Task statement: In the records that follow, count the lines where the string "region" appears, and give the count with nothing added.

Items listed in a dataset:
===============
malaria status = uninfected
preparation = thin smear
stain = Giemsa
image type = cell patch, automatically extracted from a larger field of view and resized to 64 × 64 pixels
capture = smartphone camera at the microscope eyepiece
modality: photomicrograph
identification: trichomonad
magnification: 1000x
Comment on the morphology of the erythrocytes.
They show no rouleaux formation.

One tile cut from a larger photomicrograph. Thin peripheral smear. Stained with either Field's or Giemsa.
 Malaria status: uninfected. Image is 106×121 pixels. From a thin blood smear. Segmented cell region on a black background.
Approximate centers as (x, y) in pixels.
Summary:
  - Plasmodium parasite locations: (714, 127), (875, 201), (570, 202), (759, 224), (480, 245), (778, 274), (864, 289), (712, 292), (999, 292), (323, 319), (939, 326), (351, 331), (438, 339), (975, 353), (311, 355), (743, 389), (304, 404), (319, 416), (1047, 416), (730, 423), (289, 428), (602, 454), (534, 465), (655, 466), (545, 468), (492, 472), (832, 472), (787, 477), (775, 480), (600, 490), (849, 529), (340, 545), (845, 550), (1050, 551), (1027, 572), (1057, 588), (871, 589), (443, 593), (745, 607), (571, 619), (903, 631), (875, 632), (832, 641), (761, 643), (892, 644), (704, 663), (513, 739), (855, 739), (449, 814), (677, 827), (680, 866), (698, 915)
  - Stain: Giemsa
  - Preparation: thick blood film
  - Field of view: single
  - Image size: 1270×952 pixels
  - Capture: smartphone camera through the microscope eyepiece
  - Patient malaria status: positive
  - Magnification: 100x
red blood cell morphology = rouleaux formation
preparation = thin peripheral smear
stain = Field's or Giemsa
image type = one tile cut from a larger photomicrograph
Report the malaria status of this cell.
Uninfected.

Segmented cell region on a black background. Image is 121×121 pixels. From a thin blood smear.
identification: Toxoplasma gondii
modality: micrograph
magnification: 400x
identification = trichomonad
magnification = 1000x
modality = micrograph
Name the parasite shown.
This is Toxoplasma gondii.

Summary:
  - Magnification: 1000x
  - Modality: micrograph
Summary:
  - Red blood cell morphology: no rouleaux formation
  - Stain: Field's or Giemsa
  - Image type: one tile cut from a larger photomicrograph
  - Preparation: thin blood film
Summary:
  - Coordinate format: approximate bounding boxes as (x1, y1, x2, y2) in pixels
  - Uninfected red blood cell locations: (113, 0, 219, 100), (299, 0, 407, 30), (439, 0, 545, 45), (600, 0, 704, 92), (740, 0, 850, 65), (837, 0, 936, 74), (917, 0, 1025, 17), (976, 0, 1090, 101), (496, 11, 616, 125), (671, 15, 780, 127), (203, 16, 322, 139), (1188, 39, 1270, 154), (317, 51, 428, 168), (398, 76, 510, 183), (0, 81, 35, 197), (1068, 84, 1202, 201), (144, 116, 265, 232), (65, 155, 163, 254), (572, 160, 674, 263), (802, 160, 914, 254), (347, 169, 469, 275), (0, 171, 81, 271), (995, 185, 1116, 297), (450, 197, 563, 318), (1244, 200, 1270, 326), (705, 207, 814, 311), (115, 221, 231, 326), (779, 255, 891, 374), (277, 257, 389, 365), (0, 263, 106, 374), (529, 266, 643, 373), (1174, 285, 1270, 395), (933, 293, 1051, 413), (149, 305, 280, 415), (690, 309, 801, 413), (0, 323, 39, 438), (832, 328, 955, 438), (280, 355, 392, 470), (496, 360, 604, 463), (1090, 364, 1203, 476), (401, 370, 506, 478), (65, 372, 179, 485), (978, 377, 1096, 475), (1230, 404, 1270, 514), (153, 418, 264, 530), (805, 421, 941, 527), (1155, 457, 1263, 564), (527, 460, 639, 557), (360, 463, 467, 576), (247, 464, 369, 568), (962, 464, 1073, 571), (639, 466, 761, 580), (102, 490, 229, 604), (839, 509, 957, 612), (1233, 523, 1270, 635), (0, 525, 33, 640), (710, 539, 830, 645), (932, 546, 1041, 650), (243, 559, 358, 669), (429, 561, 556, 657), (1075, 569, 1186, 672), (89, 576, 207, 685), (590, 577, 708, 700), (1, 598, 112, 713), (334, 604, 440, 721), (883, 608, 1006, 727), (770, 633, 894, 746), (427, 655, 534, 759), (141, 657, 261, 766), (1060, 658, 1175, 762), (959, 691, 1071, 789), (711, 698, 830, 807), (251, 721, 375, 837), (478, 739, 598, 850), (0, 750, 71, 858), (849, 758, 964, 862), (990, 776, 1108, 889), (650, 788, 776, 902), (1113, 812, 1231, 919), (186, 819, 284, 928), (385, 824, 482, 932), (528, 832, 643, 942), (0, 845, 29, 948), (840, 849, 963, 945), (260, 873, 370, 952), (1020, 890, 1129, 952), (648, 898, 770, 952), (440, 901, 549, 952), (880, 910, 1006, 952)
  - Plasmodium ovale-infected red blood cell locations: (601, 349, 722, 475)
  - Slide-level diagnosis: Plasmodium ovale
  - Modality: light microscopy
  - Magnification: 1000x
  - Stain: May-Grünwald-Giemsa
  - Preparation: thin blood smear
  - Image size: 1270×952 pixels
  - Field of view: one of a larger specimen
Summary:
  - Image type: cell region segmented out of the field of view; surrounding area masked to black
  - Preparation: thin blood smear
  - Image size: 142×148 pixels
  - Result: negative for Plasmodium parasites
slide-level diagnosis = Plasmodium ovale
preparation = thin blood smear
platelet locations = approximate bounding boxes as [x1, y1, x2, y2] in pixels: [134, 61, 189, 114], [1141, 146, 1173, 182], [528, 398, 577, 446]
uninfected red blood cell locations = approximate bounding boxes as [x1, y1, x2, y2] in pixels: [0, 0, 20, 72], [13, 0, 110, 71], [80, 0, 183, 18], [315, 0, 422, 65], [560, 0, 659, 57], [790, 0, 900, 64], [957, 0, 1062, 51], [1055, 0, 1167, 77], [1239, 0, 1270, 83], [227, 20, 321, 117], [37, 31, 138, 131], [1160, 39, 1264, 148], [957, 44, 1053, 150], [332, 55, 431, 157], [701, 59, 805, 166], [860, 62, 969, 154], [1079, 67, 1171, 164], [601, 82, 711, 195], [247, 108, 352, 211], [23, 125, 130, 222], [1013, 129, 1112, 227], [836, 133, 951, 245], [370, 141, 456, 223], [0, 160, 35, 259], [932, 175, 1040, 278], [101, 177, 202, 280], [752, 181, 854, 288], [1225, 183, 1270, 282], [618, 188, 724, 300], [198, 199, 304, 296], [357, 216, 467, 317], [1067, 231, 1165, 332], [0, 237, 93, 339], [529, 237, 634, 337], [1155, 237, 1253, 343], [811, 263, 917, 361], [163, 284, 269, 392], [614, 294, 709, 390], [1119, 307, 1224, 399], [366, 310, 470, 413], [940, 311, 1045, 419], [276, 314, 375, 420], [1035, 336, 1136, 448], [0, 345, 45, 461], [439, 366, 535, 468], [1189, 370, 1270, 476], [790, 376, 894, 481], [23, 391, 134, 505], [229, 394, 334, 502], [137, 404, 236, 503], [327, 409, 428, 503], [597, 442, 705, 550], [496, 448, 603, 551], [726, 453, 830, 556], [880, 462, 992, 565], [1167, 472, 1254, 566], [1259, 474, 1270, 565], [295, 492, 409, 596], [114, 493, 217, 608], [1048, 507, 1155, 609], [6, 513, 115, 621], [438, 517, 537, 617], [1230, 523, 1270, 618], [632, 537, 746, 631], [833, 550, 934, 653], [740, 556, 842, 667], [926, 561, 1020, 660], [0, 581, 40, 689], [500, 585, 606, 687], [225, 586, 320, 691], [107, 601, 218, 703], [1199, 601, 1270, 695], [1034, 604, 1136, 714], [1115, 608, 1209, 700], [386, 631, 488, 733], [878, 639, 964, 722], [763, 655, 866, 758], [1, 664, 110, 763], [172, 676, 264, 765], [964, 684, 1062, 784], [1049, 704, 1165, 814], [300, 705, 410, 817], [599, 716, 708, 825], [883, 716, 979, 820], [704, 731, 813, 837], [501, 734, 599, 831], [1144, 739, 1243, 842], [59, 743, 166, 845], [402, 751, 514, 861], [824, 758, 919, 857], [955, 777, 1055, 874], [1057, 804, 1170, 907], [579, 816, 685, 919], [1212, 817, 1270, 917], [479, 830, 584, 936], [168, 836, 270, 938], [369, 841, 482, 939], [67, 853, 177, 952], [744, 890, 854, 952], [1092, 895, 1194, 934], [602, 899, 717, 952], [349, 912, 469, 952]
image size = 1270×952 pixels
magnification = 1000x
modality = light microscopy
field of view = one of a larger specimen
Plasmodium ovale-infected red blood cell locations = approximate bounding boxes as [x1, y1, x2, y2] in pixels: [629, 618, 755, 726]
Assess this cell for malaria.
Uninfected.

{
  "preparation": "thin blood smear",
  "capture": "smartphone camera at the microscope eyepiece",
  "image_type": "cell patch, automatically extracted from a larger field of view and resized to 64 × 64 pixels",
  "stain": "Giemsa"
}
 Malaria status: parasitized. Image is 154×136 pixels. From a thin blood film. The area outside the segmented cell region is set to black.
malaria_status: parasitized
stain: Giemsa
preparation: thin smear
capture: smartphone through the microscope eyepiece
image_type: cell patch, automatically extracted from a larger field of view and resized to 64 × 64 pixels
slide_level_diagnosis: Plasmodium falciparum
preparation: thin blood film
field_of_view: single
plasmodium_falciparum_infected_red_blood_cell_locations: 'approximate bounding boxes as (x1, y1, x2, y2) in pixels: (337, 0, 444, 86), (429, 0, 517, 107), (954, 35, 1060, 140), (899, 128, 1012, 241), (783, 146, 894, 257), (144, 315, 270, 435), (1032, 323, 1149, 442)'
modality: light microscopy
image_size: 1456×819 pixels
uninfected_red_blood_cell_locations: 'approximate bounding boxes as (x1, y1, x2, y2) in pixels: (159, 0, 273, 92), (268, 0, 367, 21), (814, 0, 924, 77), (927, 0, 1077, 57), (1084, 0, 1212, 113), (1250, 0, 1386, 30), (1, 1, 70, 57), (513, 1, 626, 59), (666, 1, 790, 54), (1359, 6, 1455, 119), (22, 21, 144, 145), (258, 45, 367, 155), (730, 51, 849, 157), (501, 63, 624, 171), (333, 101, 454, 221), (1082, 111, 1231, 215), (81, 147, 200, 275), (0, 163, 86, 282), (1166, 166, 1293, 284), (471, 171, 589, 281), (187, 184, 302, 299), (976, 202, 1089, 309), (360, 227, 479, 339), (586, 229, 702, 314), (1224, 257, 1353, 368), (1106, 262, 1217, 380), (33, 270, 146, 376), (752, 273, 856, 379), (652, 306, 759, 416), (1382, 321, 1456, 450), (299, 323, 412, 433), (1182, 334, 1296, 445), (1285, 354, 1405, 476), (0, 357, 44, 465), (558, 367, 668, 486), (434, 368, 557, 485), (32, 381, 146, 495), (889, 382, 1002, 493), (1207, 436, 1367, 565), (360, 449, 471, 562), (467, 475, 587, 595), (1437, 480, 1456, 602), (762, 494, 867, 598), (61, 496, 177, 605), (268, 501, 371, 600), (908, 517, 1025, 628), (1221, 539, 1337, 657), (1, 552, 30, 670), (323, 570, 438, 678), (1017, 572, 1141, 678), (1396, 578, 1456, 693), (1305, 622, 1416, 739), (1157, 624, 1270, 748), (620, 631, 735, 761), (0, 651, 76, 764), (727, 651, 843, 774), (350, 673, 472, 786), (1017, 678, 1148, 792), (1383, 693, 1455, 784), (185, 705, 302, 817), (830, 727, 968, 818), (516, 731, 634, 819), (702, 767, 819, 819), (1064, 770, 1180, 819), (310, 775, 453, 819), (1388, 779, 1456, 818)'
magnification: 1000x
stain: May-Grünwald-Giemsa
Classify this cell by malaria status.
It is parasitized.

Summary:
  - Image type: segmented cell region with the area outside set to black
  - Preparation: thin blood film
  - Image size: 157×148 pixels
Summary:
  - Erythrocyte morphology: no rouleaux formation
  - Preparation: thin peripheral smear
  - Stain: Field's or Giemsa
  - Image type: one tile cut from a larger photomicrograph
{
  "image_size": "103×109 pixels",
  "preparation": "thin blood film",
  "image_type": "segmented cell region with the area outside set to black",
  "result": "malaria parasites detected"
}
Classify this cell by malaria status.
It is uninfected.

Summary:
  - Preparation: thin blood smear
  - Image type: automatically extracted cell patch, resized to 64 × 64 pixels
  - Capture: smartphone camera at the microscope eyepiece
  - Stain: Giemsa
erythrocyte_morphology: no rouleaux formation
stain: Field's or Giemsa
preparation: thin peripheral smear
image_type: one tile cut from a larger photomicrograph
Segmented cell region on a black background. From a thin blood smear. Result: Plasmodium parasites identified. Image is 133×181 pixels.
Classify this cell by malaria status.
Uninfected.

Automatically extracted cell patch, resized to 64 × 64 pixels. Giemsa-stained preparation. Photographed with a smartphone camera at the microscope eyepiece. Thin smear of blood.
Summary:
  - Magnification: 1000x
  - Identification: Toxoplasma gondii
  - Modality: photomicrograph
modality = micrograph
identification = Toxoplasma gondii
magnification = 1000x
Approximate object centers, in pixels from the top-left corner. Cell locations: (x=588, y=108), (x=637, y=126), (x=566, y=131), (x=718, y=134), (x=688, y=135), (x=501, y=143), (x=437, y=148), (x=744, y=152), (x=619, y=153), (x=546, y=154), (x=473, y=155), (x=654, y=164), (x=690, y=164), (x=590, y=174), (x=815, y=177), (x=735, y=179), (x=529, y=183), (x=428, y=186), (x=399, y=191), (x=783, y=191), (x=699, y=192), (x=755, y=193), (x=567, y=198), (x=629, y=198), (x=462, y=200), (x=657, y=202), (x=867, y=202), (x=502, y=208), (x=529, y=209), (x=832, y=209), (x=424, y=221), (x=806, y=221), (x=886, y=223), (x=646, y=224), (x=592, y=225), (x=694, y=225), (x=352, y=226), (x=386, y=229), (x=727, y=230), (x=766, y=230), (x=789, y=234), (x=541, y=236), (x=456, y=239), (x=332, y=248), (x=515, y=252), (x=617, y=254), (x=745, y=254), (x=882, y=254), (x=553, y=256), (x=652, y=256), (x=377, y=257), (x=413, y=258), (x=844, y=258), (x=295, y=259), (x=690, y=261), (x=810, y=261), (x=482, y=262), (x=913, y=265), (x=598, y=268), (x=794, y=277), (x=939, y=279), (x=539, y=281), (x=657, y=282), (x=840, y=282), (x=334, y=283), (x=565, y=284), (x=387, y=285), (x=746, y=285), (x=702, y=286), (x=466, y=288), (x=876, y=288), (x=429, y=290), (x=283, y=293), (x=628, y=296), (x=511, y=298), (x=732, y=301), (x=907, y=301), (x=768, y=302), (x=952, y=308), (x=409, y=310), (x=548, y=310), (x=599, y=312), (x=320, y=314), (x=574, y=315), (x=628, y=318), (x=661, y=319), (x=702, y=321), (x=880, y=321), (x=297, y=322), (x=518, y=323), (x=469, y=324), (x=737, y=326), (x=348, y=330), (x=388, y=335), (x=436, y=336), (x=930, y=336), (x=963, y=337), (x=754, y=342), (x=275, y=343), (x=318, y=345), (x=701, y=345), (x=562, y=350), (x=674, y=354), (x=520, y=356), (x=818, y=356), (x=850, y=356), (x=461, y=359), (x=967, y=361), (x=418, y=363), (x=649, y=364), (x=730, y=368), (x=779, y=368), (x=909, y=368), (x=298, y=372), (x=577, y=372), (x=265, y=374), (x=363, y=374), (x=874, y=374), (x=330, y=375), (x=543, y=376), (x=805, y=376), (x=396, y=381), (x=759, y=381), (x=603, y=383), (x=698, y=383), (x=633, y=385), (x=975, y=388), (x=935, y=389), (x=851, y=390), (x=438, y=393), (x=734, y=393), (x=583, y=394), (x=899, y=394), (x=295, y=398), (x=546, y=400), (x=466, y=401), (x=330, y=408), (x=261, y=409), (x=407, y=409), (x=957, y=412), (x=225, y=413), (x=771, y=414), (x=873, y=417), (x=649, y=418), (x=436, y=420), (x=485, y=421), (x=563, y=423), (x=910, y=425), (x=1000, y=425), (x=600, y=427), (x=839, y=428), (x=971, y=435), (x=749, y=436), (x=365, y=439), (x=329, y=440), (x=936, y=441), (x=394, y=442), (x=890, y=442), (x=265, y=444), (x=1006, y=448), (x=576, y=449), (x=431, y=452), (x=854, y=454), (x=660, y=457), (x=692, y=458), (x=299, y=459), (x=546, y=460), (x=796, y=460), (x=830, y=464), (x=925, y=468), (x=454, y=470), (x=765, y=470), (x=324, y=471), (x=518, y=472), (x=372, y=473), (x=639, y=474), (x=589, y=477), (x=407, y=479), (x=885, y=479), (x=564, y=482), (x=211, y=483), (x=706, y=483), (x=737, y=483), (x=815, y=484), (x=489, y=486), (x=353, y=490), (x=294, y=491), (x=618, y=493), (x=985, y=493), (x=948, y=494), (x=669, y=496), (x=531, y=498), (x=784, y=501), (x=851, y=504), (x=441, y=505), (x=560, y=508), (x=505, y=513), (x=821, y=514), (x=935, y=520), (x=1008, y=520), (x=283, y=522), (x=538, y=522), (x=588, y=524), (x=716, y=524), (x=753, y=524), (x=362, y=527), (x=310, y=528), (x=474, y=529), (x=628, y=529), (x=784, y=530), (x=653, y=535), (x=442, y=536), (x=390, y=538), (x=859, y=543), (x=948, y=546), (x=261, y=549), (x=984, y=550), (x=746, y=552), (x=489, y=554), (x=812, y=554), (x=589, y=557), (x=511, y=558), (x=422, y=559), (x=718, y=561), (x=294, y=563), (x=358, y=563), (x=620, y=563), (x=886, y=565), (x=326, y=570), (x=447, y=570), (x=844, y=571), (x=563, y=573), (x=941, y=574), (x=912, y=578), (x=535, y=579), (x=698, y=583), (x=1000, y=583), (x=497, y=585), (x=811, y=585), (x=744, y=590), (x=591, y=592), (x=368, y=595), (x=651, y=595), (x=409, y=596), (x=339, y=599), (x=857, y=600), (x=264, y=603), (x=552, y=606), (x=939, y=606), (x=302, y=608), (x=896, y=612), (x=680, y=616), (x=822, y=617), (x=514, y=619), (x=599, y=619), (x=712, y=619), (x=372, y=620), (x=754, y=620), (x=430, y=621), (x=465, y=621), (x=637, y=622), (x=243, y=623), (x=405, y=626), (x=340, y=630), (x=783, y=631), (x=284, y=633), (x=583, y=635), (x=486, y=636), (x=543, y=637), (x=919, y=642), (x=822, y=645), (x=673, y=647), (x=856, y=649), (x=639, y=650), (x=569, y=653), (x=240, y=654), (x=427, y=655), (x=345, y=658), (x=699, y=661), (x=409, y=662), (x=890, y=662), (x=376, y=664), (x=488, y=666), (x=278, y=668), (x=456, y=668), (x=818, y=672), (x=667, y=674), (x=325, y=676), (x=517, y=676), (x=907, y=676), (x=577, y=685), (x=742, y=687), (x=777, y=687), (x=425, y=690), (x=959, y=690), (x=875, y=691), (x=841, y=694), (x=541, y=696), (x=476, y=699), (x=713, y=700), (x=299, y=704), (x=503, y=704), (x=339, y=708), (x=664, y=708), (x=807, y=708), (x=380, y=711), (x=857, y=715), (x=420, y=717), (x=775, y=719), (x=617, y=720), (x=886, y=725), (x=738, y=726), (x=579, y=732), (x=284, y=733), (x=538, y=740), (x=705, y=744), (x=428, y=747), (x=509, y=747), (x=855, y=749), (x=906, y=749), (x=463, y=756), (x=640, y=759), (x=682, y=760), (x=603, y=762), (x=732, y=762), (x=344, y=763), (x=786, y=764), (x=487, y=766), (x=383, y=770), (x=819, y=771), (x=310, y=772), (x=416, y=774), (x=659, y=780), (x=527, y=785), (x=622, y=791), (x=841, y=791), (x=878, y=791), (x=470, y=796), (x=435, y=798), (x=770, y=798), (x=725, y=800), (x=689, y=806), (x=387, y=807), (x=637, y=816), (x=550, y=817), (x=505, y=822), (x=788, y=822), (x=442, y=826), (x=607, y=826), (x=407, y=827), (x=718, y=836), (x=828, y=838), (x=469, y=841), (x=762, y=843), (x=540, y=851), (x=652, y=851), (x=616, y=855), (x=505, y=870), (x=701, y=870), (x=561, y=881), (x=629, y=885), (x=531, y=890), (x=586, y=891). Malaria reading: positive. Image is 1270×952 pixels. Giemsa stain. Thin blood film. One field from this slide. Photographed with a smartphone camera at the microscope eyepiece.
===============
Finished exercise: 7